* **What the task asks**
What is needed is an exact copy of the lines in the listing below, from the one with "Amazon - Bose" up to and including the one with "Best run of", with no other lines.

* **Information supplied**
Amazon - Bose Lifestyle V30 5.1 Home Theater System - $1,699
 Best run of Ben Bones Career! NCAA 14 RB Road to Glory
==
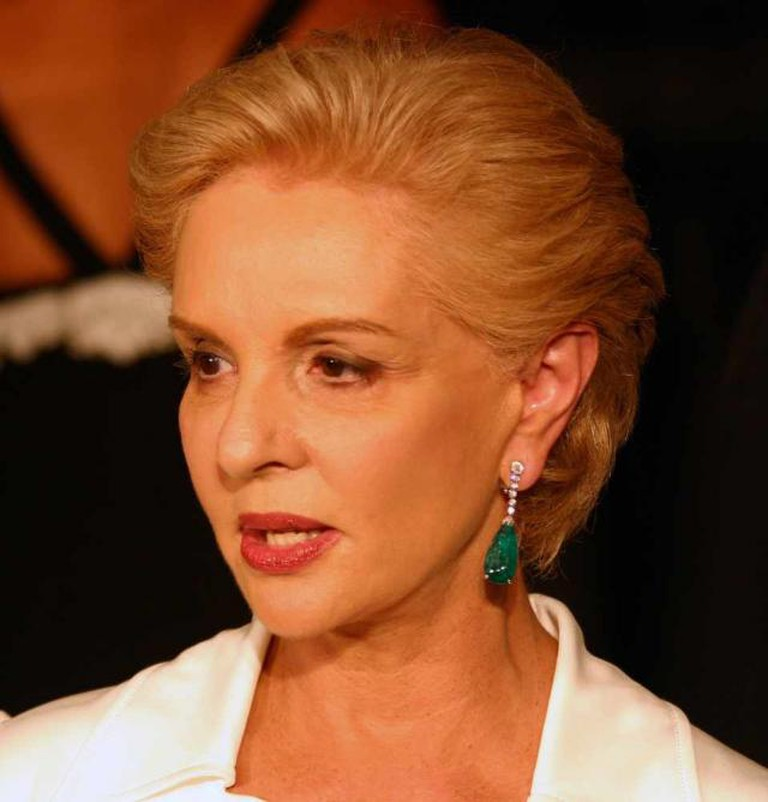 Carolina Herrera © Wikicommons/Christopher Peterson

* **Written solution**
Amazon - Bose Lifestyle V30 5.1 Home Theater System - $1,699
 Best run of Ben Bones Career! NCAA 14 RB Road to Glory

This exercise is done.